The 17th New York African Diaspora Film Festival runs from Nov 27 to Dec 15 and shows around 110 films in different venues across Manhattan from Anthology Archive to Columbia University. Its unique mission is to showcase rarely screened films by and about the people of the African diaspora. This is 'cultural cinema' selected primarily for theme and subject, a rare exception in the film festival circuit.

For some years the NYADFF had the good fortune to be located in Harlem; NY's first African American cop had just retired and had taken over the cinema a few doors from the renowned Apollo Theatre and made it available to the festival. Sadly this is no longer the case and audiences have to travel downtown to Anthology on the Lower East Side or selected venues including Columbia University in Morningside Heights. Though overlooking Harlem, the latter struggles to reach local as well as downtown communities.

Its director Reinaldo Barroso-Spech would love to find suitable theatres in the heart of New York's African-American community. Bringing an audience to Anthology on the Lower East Side remains an ongoing challenge. 'Perhaps if I had topless dancing girls and a samba band I would entice bigger crowds' he wryly jokes. Even Anthology's own 'art-house crowd' rarely venture in to the festival yet there are many excellent reasons for film lovers of all shapes and sizes to do just that!

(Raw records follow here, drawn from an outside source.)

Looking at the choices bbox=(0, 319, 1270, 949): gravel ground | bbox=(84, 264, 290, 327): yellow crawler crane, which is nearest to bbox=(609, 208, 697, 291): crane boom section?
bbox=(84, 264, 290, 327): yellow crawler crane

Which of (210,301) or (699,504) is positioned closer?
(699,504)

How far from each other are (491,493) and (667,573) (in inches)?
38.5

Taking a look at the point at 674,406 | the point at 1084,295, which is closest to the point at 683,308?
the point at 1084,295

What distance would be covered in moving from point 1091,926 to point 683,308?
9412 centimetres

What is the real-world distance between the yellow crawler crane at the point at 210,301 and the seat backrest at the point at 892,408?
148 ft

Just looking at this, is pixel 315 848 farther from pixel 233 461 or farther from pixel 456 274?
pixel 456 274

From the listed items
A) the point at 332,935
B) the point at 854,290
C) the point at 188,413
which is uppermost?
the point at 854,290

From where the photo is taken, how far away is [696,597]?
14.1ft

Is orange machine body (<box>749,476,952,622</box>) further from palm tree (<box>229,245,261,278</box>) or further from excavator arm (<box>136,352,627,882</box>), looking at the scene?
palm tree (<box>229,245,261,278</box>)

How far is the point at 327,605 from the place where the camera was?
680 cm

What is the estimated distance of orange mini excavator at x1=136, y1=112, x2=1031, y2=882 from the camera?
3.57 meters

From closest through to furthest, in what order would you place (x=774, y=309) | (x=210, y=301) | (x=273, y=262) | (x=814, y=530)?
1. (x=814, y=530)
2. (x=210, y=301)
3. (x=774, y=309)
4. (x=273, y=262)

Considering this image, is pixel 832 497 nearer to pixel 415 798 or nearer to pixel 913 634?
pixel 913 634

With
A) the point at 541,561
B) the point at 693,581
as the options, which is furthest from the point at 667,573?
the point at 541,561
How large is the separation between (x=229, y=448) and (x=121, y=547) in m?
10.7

DAY ONE kicked off with three films by and about women, the highlight of which was an eponymously titled portrait, Wangari Maathai: For Our Land, (Kenya 2009). Wangari is an eco-activist from Kenya who has suffered imprisonment and brutality resulting from her campaign against the land grabs that began with the British occupation and continues today. An inspiring and passionate figure, she fights overseas developers who grease the palms of government officials with egotistical and destructive planning schemes in forests and on city parks.

Wangari Maathai

It was accompanied by a delightful and creative experimental short that captures the hair salon culture in Ghana, titled Me Boni Bra (and also part of the Anthology arts programme of new film-makers); this was followed by a documentary short from a young film student, Women in the Shadow, a distressing and intimate account of a women's prison in Burkino Faso, through the words of inmates and warders.

The festival in 2009 includes 'film-maker in residence' Egyptian director, Khaled El Hagar and day one featured the NY premiere of his new movie Stolen Kisses which caused enormous controversy in his birth country of Egypt. Its intention is clear; a feel-good, commercial, romantic drama depicting the life and tribulations of a young group of Egyptian middle class friends (with the one exception who supports her needy family and her studies through prostitution, to tragic consequence). Personal dreams and ambition are pitted against high levels of unemployment and suffocating parental control. Within the limits of its aesthetic, its social context and message present a serious critique of poverty and paternalism that oppresses the young, especially women.



Jerusalema

South Africa features highly in the festival. Jerusalema is introduced by the festival director as the African version of American Gangster. It's set after the fall of Apartheid and pays particular attention to the present day plight of the Rainbow Nation. The story follows two young township friends as they attempt to go straight. Unable to afford prohibitive college fees they turn to petty trading and crime and the hero rises to fame as a lead player in the white-collar housing rackets of J'oburg. The film begins well as a vivid and often amusing fast paced picture of the new South Africa through the eyes of two young survivors - just! As the story unfolds, this fast paced Hollywood style adventure film shows all the flaws of the form; sexism, contrived plotting and violence on a grand scale. Despite this it's well received and the audience warm to a film that demonstrates a sense of racial 'difference' or cultural identity and an awareness of some of the important social issues of today.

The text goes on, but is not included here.